Feature

Ngapain Boikot Kalau Tak Mampu Membeli?

2 Mins read

Judul Ngapain Boikot Kalau Tak Mampu Membeli di atas merupakan pertanyaan saya sebagai bagian dari kelas menengah yang belum bisa naik-naik. Ini karena, kebanyakan dari produk-produk Prancis levelnya untuk kelas atas, bukan level menengah ke bawah. Kalaupun ada ya Aqua Galon. Namun, level kelas seperti saya tidak akan benar-benar mau boikot Aqua galon di tengah isi ulang produk Danone.

Ini karena, ketika ingin isi ulang, apakah galon Aqua sudah ada warung di terkecil? Bahkan, tidak sedikit, termasuk saya, yang mengisi ulang galon Aqua dengan air mineral isi ulang warung terdekat yang harganya mungkin cuma 4.000-6.000 rupiah. Saat isi ulang dengan harga murah ini toh tidak banyak orang yang tahu, karena mereknya ya tetap Aqua. Di luar kota-kota besar, produk-produk air mineral merek lokal jauh lebih banyak digunakan dan laris manis, karena memang murah dan cukup higienis untuk dikonsumsi. Jadi, ngapain boikot kalau nyatanya tak mampu membeli?

Ngapain Boikot?

Bahan.
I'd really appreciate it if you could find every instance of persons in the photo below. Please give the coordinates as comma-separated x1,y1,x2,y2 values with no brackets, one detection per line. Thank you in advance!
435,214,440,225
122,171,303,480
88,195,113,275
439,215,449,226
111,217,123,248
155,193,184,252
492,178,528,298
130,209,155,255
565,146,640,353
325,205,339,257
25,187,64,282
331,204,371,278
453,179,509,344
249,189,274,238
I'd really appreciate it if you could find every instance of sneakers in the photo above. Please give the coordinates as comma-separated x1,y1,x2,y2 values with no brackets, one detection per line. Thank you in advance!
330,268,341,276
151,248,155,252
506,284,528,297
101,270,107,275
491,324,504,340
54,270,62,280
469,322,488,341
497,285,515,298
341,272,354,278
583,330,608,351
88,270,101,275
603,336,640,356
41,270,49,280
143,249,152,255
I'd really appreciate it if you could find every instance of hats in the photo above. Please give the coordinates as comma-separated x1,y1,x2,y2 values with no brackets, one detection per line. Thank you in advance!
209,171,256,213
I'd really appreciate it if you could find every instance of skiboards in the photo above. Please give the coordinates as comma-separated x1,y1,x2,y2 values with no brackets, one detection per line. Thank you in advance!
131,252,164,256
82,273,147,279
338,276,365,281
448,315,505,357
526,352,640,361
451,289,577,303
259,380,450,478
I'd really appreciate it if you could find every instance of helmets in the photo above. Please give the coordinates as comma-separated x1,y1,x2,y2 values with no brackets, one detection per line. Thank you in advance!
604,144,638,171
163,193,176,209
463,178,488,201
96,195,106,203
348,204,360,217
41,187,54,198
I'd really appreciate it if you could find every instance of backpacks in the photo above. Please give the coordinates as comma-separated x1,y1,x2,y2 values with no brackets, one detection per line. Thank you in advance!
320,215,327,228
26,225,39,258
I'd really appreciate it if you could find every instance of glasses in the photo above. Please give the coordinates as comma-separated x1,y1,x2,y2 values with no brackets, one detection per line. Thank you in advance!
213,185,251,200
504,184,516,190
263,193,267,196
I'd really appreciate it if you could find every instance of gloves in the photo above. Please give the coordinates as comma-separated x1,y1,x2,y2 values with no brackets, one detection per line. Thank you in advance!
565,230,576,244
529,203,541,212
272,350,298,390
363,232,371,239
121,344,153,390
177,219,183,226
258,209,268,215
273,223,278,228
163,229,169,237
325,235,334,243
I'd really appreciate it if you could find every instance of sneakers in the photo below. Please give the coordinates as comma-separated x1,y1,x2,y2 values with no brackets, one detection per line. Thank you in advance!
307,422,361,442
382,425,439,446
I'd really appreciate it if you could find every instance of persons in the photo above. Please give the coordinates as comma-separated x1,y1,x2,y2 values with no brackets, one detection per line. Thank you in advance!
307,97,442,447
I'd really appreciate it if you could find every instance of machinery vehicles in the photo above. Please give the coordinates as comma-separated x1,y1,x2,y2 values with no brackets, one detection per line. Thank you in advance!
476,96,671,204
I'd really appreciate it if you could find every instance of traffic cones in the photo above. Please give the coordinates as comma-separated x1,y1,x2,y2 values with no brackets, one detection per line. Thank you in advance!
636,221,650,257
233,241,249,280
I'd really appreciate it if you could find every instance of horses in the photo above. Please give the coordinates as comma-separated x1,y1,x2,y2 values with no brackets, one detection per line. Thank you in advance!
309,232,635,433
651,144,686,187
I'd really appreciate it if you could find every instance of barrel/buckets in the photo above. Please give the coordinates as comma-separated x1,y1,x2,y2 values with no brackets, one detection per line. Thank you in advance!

Perintah Tugas.
Salin kembali bagian teks tentang boikot, mulai dari "2 Mins read" dan terus sampai "ulang produk Danone.", dengan mengganti "Prancis" menjadi "Eropa".

Jawaban Tertulis.
2 Mins read

Judul Ngapain Boikot Kalau Tak Mampu Membeli di atas merupakan pertanyaan saya sebagai bagian dari kelas menengah yang belum bisa naik-naik. Ini karena, kebanyakan dari produk-produk Eropa levelnya untuk kelas atas, bukan level menengah ke bawah. Kalaupun ada ya Aqua Galon. Namun, level kelas seperti saya tidak akan benar-benar mau boikot Aqua galon di tengah isi ulang produk Danone.